Textauszug:
Spivak: «You Win Again» (Ecstatic)
Die Stimme von Maria Spivak tauchte in den letzten Jahren immer wieder in den Tracks von Not Waving auf, recht weltverloren klang sie dann, aber auch einnehmend präsent. Das ist auch auf «You Win Again» so, auf dem die Zypriotin insulare Clubtracks und Bedroom-Popminiaturen zu einem konzentrierten und auch immer wieder angespielten bzw. durchgehörten Album sequenziert. Ein Winner, natürlich.
Loraine James: «Gentle Confrontation» (Hyperdub)
Auf Konfrontationskurs jetzt – mit Loraine James' Glitch-Sounds und Noises der Gegenwart und mit ihren autobiografischen Erkundungen, die sie in ihre Tracks einwebt. Das war bereits auf dem Debüt «You and I» so; auf «Gentle Confrontation» gräbt sie nun weiter und tiefer in ihrer Biografie, zieht in den Club, in die Emo-Vergangenheit, erinnert sich ans Kartenspiel mit ihren Grosseltern oder an den frühen Tod ihres Vaters. Ein tief berührendes Album, zum Trauern, zum Zuversicht schöpfen und, ja, zum Tanzen.
Slauson Malone 1: «Excelsior» (Warp)

Datenauszug:

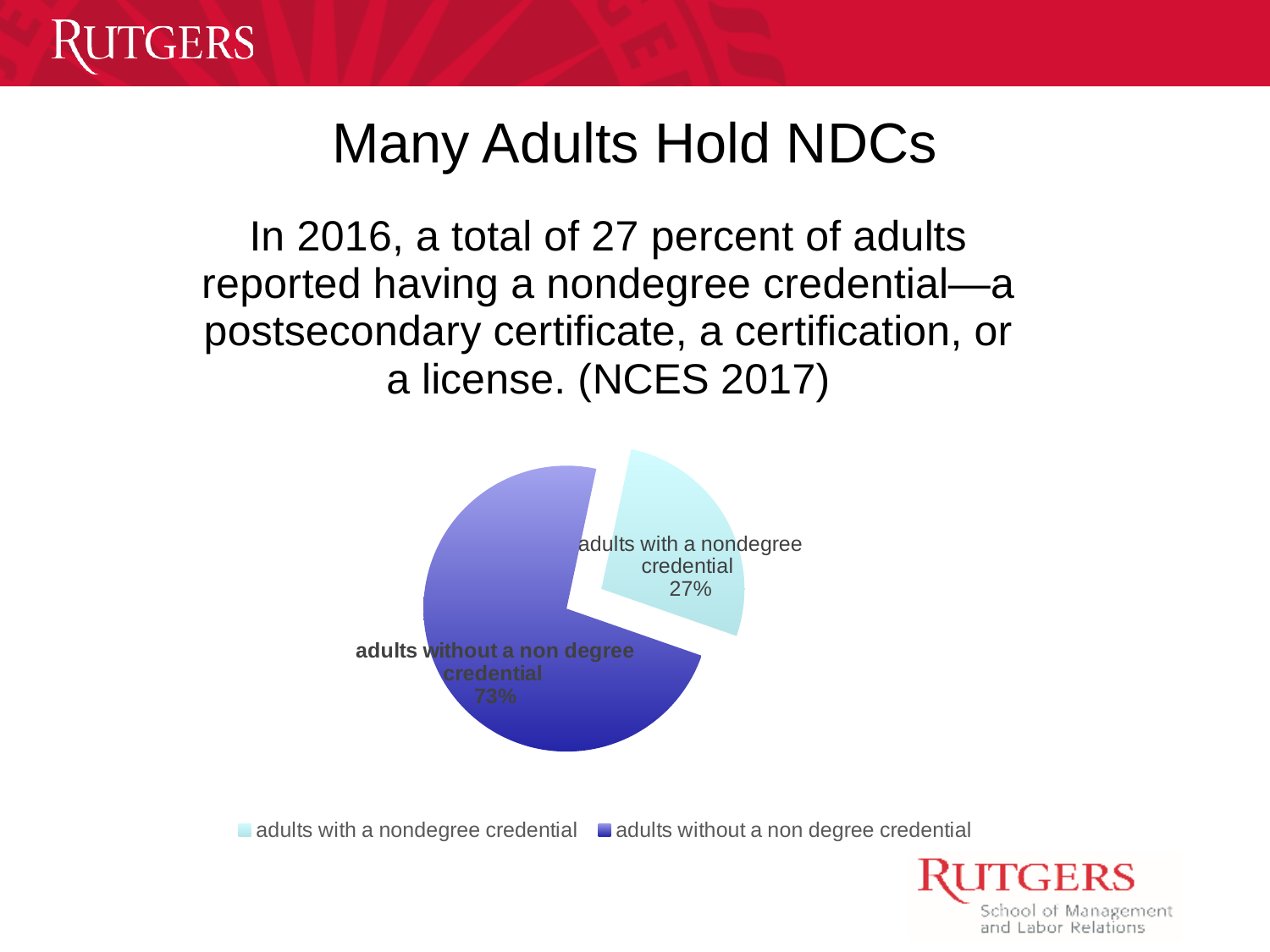
Which slice of the pie is shown in light blue? adults with a nondegree credential Which is larger: the share of adults with a nondegree credential or the share of adults without a non degree credential? adults without a non degree credential Which slice of the pie is the smallest? adults with a nondegree credential What is the title of the slide containing the pie chart? Many Adults Hold NDCs What is the total of the two slice percentages shown on the pie chart? 100% How many slices does the pie chart have? 2 Which slice of the pie is the largest? adults without a non degree credential What share of the pie is labelled 'adults without a non degree credential'? 73% What is the difference in percentage points between the 'adults without a non degree credential' slice and the 'adults with a nondegree credential' slice? 46 percentage points How many entries does the legend list? 2 What share of the pie is labelled 'adults with a nondegree credential'? 27% What kind of chart is shown on the slide? pie chart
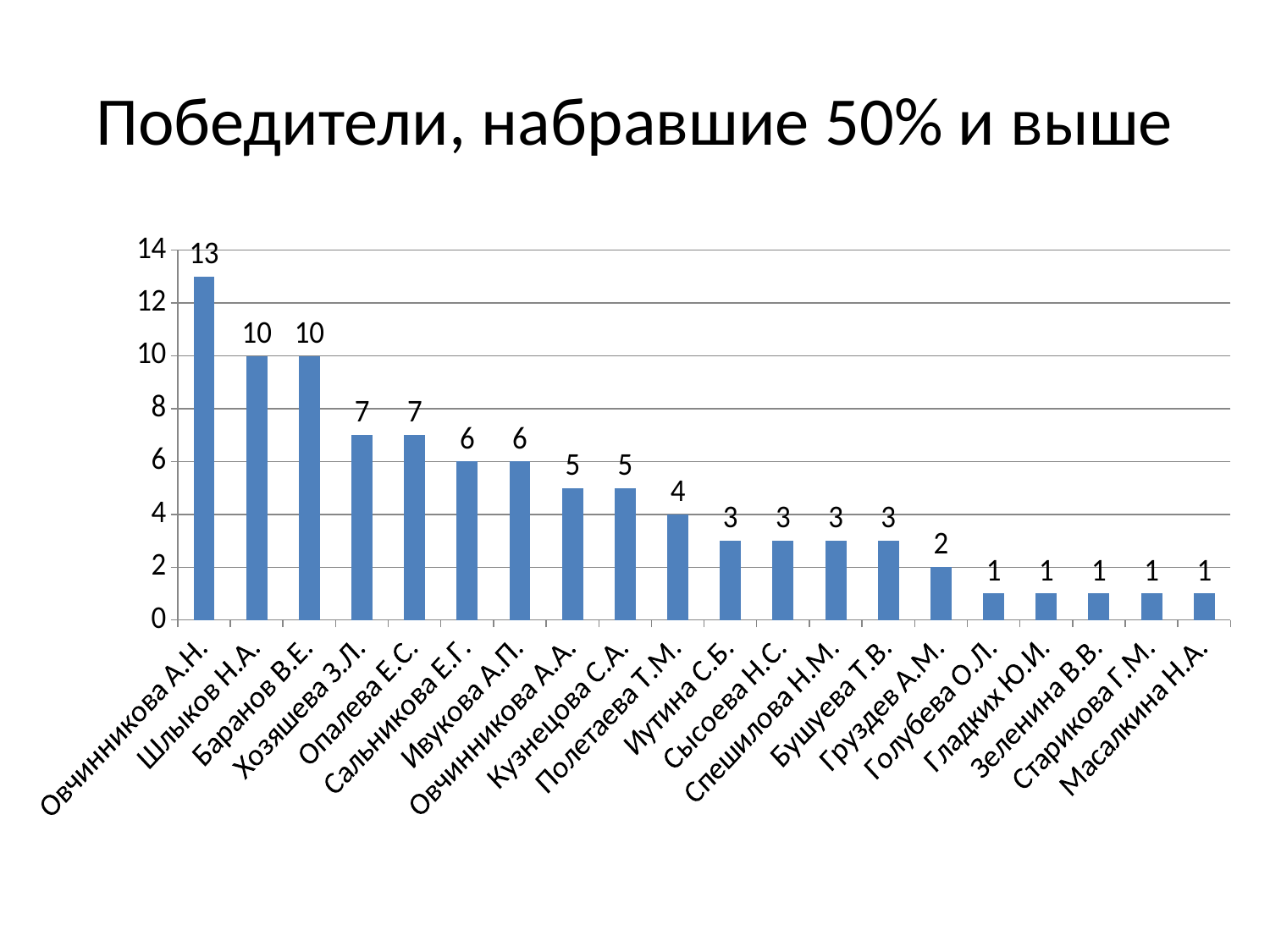
Which category has the highest value? Овчинникова А.Н. What is the value for Полетаева Т.М.? 4 How many categories are shown on the x axis? 20 What is the difference between the values for Хозяшева З.Л. and Полетаева Т.М.? 3 What is the value for Сальникова Е.Г.? 6 What kind of chart is shown on the slide? Bar chart Is the value for Опалева Е.С. greater or less than 4? greater What is the difference between the values for Овчинникова А.Н. and Шлыков Н.А.? 3 What is the title of the chart? Победители, набравшие 50% и выше Which is larger, the value for Баранов В.Е. or the value for Кузнецова С.А.? Баранов В.Е. What is the value for Груздев А.М.? 2 What is the value for Овчинникова А.Н.? 13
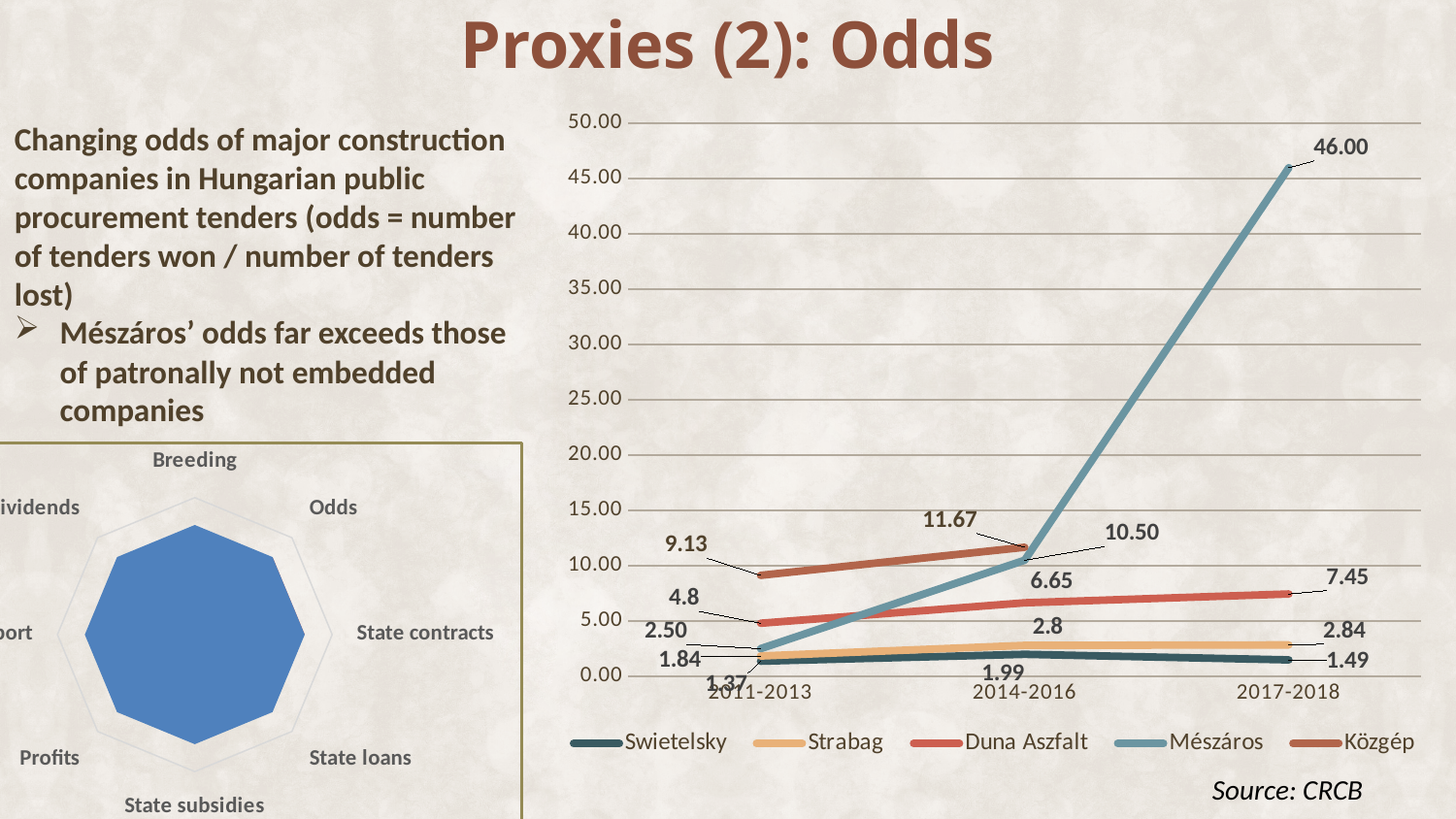
What kind of chart is shown on the right side of the slide? line chart In the line chart on the right, what is the difference between Mészáros' value in 2017-2018 and its value in 2014-2016? 35.50 In the line chart on the right, which company has the highest value in 2017-2018? Mészáros In the line chart on the right, what is the value for Mészáros in 2017-2018? 46.00 In the line chart on the right, which company has the lowest value in 2011-2013? Swietelsky In the line chart on the right, what is the value for Duna Aszfalt in 2011-2013? 4.8 In the line chart on the right, is the value for Mészáros in 2017-2018 greater or less than 40.00? greater In the line chart on the right, does the value for Mészáros rise or fall from 2011-2013 to 2017-2018? rise In the line chart on the right, what is the value for Swietelsky in 2017-2018? 1.49 In the line chart on the right, what is the value for Közgép in 2014-2016? 11.67 How many series does the legend of the line chart on the right list? 5 In the line chart on the right, which is larger in 2014-2016: the value for Közgép or the value for Mészáros? Közgép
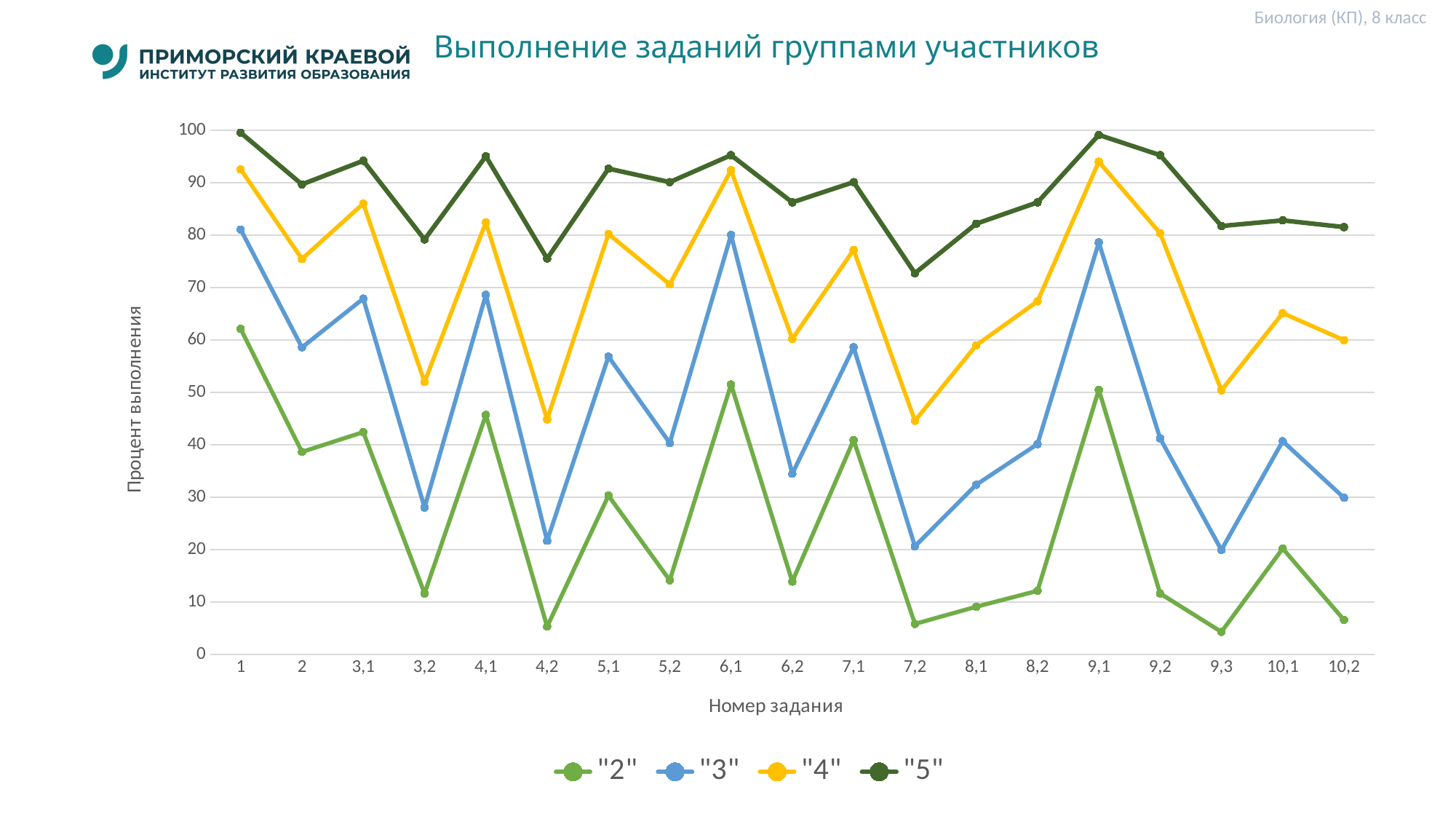
For series "2", at which task number is the value highest? 1 Is the value for series "4" at task 4,2 greater or less than 50? less Is the value for series "5" at task 7,2 greater or less than 70? greater For series "2", do the values rise or fall from task 7,2 to task 9,1? rise How many series does the legend list? 4 Is the value for series "5" at task 1 greater or less than 90? greater What is the title of the vertical axis? Процент выполнения For series "3", which is larger: the value at task 3,1 or at task 5,1? 3,1 What kind of chart is shown on the slide? line chart How many task numbers are shown along the x axis? 19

Arbeitsauftrag:
Gib bei jeder der folgenden Aussagen an, ob sie mit den Albumbesprechungen übereinstimmt, und belege dein Ja oder Nein mit den entscheidenden Worten aus den Albumbesprechungen als wörtlichem Zitat.
1. Maria Spivak stammt aus Zypern.
2. Das Debütalbum von Loraine James heißt «Gentle Confrontation».
3. Auf «Gentle Confrontation» erinnert sich Loraine James an das Kartenspiel mit ihren Großeltern.

Lösung:
1. Ja: «auf dem die Zypriotin insulare Clubtracks und Bedroom-Popminiaturen»
2. Nein: «Das war bereits auf dem Debüt «You and I» so»
3. Ja: «erinnert sich ans Kartenspiel mit ihren Grosseltern»